Records drawn from a dataset
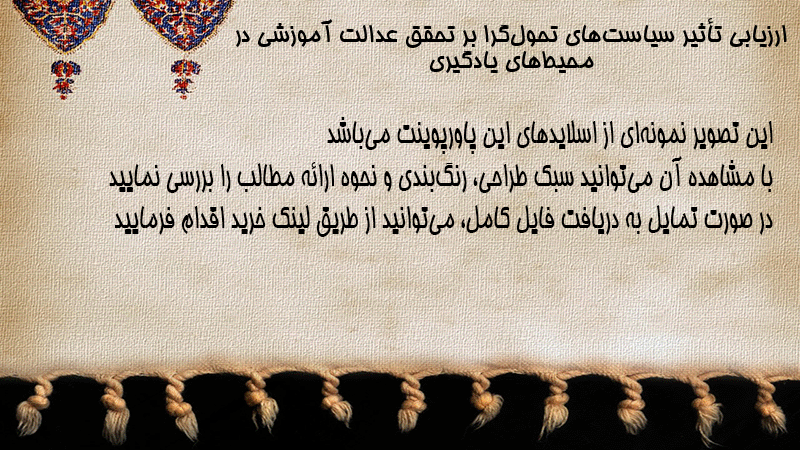 ارزیابی تأثیر سیاست‌های تحول‌گرا بر تحقق عدالت آموزشی در محیط‌های یادگیری

این تصویر نمونه‌ای از اسلایدهای این پاورپوینت می‌باشد
با مشاهده آن می‌توانید سبک طراحی، رنگ‌بندی و نحوه ارائه مطالب را بررسی نمایید
در صورت تمایل به دریافت فایل کامل، می‌توانید از طریق لینک خرید اقدام فرمایید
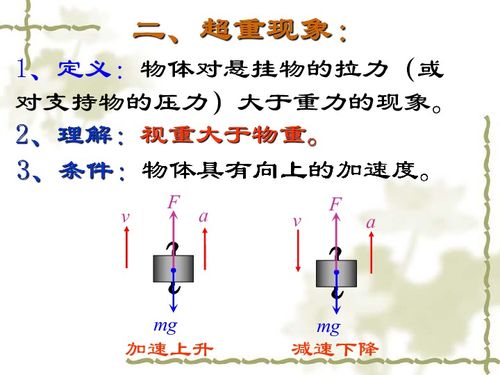 二、超重现象：

1、定义：物体对悬挂物的拉力（或对支持物的压力）大于重力的现象。

2、理解：视重大于物重。

3、条件：物体具有向上的加速度。

$v$
$F$
$a$
$mg$
加速上升

$v$
$F$
$a$
$mg$
减速下降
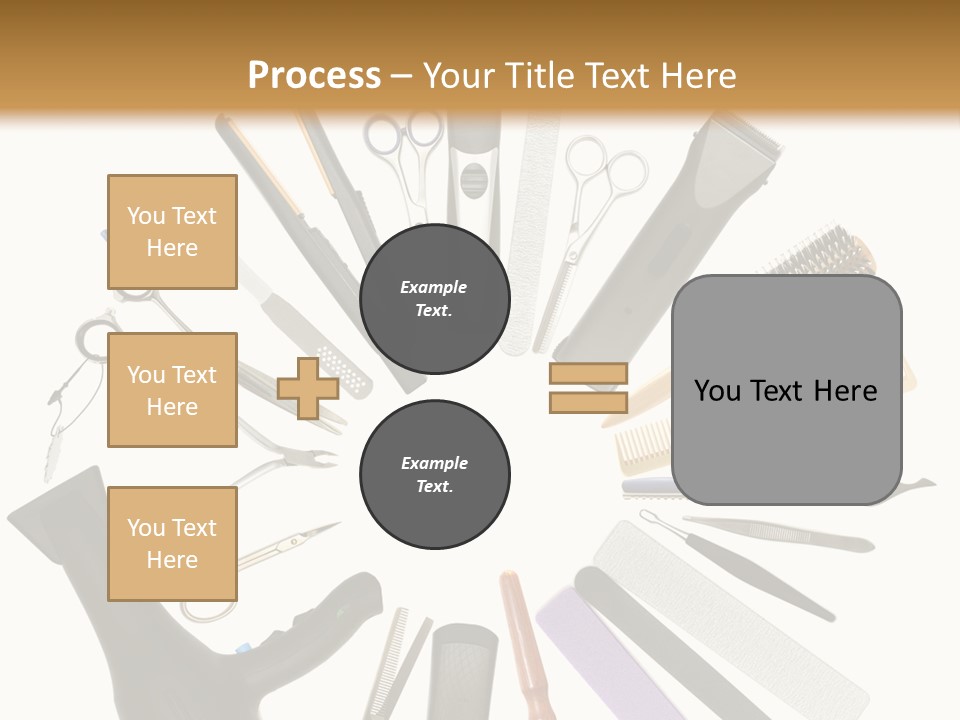 Process – Your Title Text Here

You Text Here

You Text Here

You Text Here

Example Text.

Example Text.

You Text Here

> What is being asked:
Pictures are to be left out, while the records are copied word for word.

> Response to the task:
 ارزیابی تأثیر سیاست‌های تحول‌گرا بر تحقق عدالت آموزشی در محیط‌های یادگیری

این تصویر نمونه‌ای از اسلایدهای این پاورپوینت می‌باشد
با مشاهده آن می‌توانید سبک طراحی، رنگ‌بندی و نحوه ارائه مطالب را بررسی نمایید
در صورت تمایل به دریافت فایل کامل، می‌توانید از طریق لینک خرید اقدام فرمایید
 二、超重现象：

1、定义：物体对悬挂物的拉力（或对支持物的压力）大于重力的现象。

2、理解：视重大于物重。

3、条件：物体具有向上的加速度。

$v$
$F$
$a$
$mg$
加速上升

$v$
$F$
$a$
$mg$
减速下降
 Process – Your Title Text Here

You Text Here

You Text Here

You Text Here

Example Text.

Example Text.

You Text Here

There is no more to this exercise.